A positive thing from this meeting is that I think there was a recognition that one size does not fit all, and that patients need treatment tailored for their specific situation, with a key component being targeted populations. If patients with advanced disease are elderly, never or not recently transplanted, and/or they have had multiple immune-based therapies, how then does the targeted peptide drug conjugate perform? In my experience, and for our center, it has been very favorable, so I do think there's a way forward with the FDA to make sense of this and for us to provide an effective treatment option for our patients accordingly.

What do you think is next for this agent?

A further confirmatory trial is definitely going to be needed, as well as others to better explore the potential of this drug – especially in key subgroups such as those with extra-medullary myeloma. The question in the interim is access for patients, because this drug has value in my opinion with a meaningful role in advanced disease and in older, potentially frail patients. I think the other gorilla in the room is the fact that there is full European Medicine Agency [EMA] approval. To have one major regulatory organization have a different perspective on the same data and a drug approved in Europe and available to European patients, but not available to patients in the United States is challenging.

I would suggest we need to understand where middle ground can be found to make sense of these divergent perspectives. This can then result in harmonization and be supported by a confirmatory trial which helps in both jurisdictions. I think the EMA’s approach has been especially constructive, and I am hopeful that the FDA will have the same view going forward.

What research is currently going on in this space that may create a new solution for these patients?

There are several proposals in development for more studies to further confirm the benefit of Melflufen recognizing that as a novel peptide drug conjugate it can synergize in various combinations, and then studying it with multiple other drugs to fulfill its potential is a very logical next step.

What are key clinical takeaways from this ODAC meeting and more generally for mephlan flufenamide?

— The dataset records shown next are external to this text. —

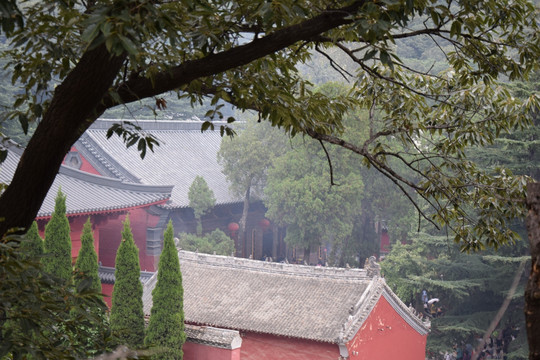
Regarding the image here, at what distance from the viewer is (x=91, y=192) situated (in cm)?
1833

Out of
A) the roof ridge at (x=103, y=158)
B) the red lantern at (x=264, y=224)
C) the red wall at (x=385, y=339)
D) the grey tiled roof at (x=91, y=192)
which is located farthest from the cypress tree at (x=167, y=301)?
the red lantern at (x=264, y=224)

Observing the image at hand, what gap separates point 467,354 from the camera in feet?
58.6

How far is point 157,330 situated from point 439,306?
9.77 meters

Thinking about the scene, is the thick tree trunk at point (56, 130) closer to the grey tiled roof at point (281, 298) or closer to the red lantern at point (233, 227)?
the grey tiled roof at point (281, 298)

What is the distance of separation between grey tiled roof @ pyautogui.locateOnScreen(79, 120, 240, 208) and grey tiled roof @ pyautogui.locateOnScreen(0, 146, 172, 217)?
2.85 m

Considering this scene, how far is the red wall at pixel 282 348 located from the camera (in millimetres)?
14508

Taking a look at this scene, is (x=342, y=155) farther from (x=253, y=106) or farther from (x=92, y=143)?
(x=253, y=106)

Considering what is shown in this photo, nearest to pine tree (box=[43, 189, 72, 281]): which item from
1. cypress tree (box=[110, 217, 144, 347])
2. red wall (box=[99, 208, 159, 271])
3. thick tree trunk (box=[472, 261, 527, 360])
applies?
cypress tree (box=[110, 217, 144, 347])

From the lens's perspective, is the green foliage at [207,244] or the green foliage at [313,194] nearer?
→ the green foliage at [313,194]

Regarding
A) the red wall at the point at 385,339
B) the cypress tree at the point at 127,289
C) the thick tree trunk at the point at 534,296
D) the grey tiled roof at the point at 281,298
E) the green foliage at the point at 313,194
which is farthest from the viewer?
the green foliage at the point at 313,194

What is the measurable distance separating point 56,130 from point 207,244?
18842 mm

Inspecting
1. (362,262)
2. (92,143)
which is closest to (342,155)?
(362,262)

Melflufen is a drug infused once a month and it's given as an outpatient, making it practical with adverse events that are predominantly hematologic and generally manageable. As a patient, you don't lose your hair, you don't get mouth sores, and your rates of infection are low, all of which are very important, especially in the era of COVID. In the OCEAN study, a quality-of-life analysis supported this favorable profile. In terms of activity, as a peptide drug conjugate it offers a platform for improved efficacy when other backbone agents have exhausted theirs, and an ability to conveniently treat specific populations in this context, including high risk patients. Continued vigilance regarding safety and long-term follow-up remains key, with well-designed future studies developed in close collaboration with investigators and regulatory authorities being a clear way forward.